I am interested in how we learn to live together when the rules are no longer inherited. How kinship gets built without guarantees or bloodlines to fall back on. How intimacy changes when it has to carry economic weight, emotional weight, and political weight all at once, and how it buckles under that load. How work seeps into identity until we can no longer tell where one ends and the other begins. How identity stops being something you claim once and becomes something you negotiate, defend, and revise in relation to others who are doing the same.

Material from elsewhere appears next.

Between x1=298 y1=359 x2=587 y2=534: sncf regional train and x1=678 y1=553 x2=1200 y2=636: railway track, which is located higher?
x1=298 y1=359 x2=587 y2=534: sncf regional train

The characters I write aren't exceptional. They aren't heroes. They're ordinary people trying to stay in relation when relation has become almost impossible. They survive meetings that go nowhere, double shifts that hollow them out, shared apartments where privacy is a fiction, long text threads that substitute for intimacy, unspoken expectations that calcify into resentment. They survive the slow, unglamorous labour of figuring out what is owed and what can no longer be carried without breaking. This isn't apocalypse fiction. This isn't about the end of the world. This is about the middle of it. The long, disorienting middle where the old world is dead but the new one hasn't arrived, and we're all just trying to make it through Tuesday without losing ourselves or each other completely. That middle. That's where my people live.

01_ Pluralism as Practice

Pluralism, as I write it, isn't a principle. It's survival work. We do it unevenly because some of us have been doing it all our lives while others are just discovering it exists. Some of us learned young that the world required us to speak multiple languages, inhabit multiple selves, make ourselves legible to people who would never bother to understand us. Others are learning it now, late and badly, only because their comfort finally demands it. This isn't a fair experiment. It never was. It asks everything of those who have already given everything. It exposes the old hierarchies even as it pretends to dismantle them. And still, despite this, we keep trying. That is what interests me. Not the theory. The trying. Apart. Together.

02_ Shifting Ground

I pay attention to the costs. Who absorbs them. Who gets to opt out. Who is expected to be flexible, generous, legible while others are permitted to remain fixed, stingy, inscrutable. The math has never been equal. It was designed not to be. But cost isn't where I stop because cost alone doesn't explain why we keep trying. What holds my attention is what we keep attempting together despite knowing the terms are rigged. The quiet negotiations that shouldn't have to happen. The fragile agreements we build knowing they could shatter. The moments when shared life almost works, and the moments when it fails, and the fact that we return to it anyway. That stubborn, foolish, necessary return. That is what I'm watching. Not whether it's fair. Whether we can bear to keep building it anyway.

03_ Briefly, Imperfectly

I don't write to offer reassurance. I can't afford to, and neither can you. I write to stay with what is happening long enough to see it clearly, to refuse the comfort of looking away. To notice the ways we're building something in real time without knowing whether it'll hold, what it'll cost us, or whether we'll recognize ourselves when it's done. This isn't neutral observation. This is the work of witness when the ground is moving and most people would rather pretend it's solid. I'm trying to see what we're doing to each other and for each other before we have decided what story to tell about it. Before we've made it clean.